Deducing Lambda Capture Types

Question

I've recently found that capturing a const object by value in a lambda, implies that the variable inside the labmda's body (i.e. the lambda's data member) is also const.
For example:

const int x = 0;
auto foo = [x]{
  // x is const int
};

This behavior is mentioned in § 8.1.5.2 in the draft for C++17:

For each entity captured by copy, an unnamed non-static data member is declared in the closure type. The declaration order of these members is unspecified. The type of such a data member is the referenced type if the entity is a reference to an object, an lvalue reference to the referenced function type if the entity is a reference to a function, or the type of the corresponding captured entity otherwise. A member of an anonymous union shall not be captured by copy.

I would expect that deducing type of captured variables will be the same as deducing auto.
Is there a good reason for having different type-deduction rules for captured types?

Answer 1

In your example, it would not be possible to modify x since the lambda is not mutable, which makes the function call operator const. But even if the lambda is mutable, it's true that the quoted passage makes the type of x in the lambda const int.

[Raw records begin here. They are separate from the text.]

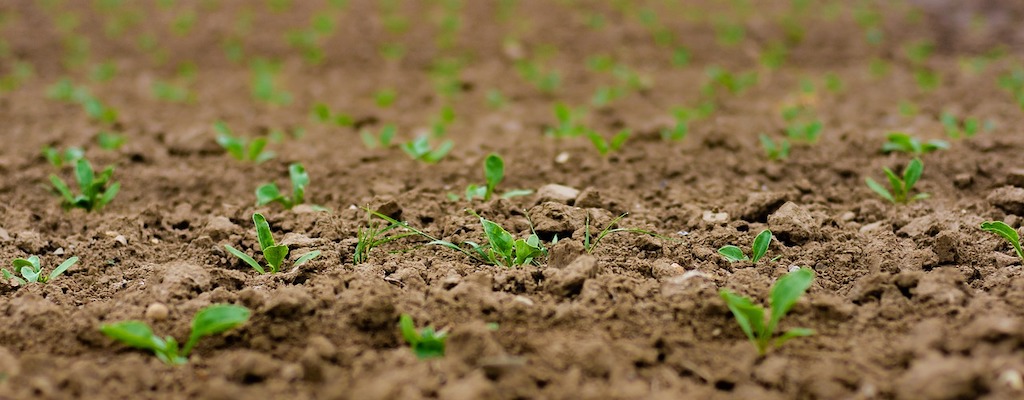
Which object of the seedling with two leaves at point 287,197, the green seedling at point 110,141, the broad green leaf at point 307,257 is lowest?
the green seedling at point 110,141

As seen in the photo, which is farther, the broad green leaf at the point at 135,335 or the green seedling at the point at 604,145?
the green seedling at the point at 604,145

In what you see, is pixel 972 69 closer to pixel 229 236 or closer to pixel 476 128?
pixel 476 128

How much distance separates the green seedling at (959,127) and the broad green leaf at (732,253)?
1898 millimetres

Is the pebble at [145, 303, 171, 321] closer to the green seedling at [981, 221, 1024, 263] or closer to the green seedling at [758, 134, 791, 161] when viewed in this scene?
the green seedling at [981, 221, 1024, 263]

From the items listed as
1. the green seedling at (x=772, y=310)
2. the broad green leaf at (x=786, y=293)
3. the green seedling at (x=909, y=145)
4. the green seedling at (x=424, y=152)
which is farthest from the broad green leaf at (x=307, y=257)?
the green seedling at (x=909, y=145)

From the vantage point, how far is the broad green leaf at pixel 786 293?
69.2 inches

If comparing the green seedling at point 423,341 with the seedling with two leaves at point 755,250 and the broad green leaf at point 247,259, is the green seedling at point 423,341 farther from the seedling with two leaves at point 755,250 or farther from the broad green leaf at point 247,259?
the seedling with two leaves at point 755,250

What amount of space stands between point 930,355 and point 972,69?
15.5 feet

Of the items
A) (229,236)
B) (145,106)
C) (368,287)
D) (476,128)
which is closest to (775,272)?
(368,287)

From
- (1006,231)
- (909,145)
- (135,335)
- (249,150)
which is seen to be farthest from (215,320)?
(909,145)

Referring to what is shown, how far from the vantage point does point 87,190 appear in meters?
2.80

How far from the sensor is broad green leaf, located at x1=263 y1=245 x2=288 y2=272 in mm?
2186

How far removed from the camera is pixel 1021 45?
6.33 metres

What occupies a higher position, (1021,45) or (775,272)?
(775,272)
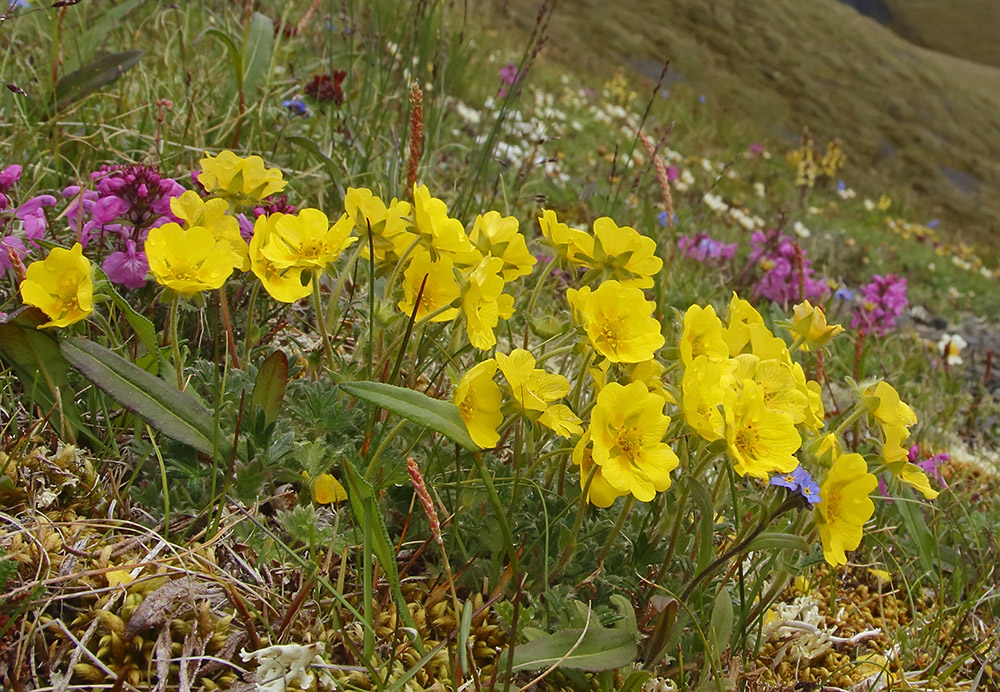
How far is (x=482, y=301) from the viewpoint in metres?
1.30

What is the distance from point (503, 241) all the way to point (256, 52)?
2.00m

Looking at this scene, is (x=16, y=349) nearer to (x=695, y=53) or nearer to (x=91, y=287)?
(x=91, y=287)

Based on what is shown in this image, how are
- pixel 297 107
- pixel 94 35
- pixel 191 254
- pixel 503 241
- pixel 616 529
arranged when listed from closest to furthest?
pixel 191 254, pixel 616 529, pixel 503 241, pixel 94 35, pixel 297 107

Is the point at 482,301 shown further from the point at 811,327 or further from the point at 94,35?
the point at 94,35

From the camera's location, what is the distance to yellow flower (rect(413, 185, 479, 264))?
132 centimetres

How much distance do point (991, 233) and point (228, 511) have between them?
14.3 m

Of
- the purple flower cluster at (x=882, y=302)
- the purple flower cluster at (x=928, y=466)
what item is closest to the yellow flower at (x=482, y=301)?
the purple flower cluster at (x=928, y=466)

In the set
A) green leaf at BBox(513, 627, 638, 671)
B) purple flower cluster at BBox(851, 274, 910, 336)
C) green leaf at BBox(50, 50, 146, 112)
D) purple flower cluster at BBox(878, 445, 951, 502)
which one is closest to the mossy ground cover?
green leaf at BBox(513, 627, 638, 671)

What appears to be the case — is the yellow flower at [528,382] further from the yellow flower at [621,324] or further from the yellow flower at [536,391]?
the yellow flower at [621,324]

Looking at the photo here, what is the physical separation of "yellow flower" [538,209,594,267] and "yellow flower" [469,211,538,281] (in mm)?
59

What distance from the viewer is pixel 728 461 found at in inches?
47.7

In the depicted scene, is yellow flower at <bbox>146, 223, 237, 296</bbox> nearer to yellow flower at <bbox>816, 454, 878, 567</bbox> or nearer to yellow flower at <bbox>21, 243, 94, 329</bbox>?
yellow flower at <bbox>21, 243, 94, 329</bbox>

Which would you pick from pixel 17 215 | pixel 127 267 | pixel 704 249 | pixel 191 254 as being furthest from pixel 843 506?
pixel 704 249

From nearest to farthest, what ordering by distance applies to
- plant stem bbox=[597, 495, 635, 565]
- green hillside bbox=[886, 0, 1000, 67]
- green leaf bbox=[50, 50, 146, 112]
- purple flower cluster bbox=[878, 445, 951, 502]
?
1. plant stem bbox=[597, 495, 635, 565]
2. purple flower cluster bbox=[878, 445, 951, 502]
3. green leaf bbox=[50, 50, 146, 112]
4. green hillside bbox=[886, 0, 1000, 67]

If I remember correctly, this was a deliberate design decision in C++11 to make the use of x within the lambda behave similarly to the use of x in the enclosing scope. That is,

void foo(int&);
void foo(const int&);
const int x = 0;
foo(x);  // calls foo(const int&)
auto foo = [x]() mutable {
    foo(x);  // also calls foo(const int&)
};

This helps to avoid bugs when, e.g., some code is rewritten from having an explicit loop to calling a standard library algorithm with a lambda.

If I'm wrong about this recollection, hopefully someone with the right answer will step in and write their own answer.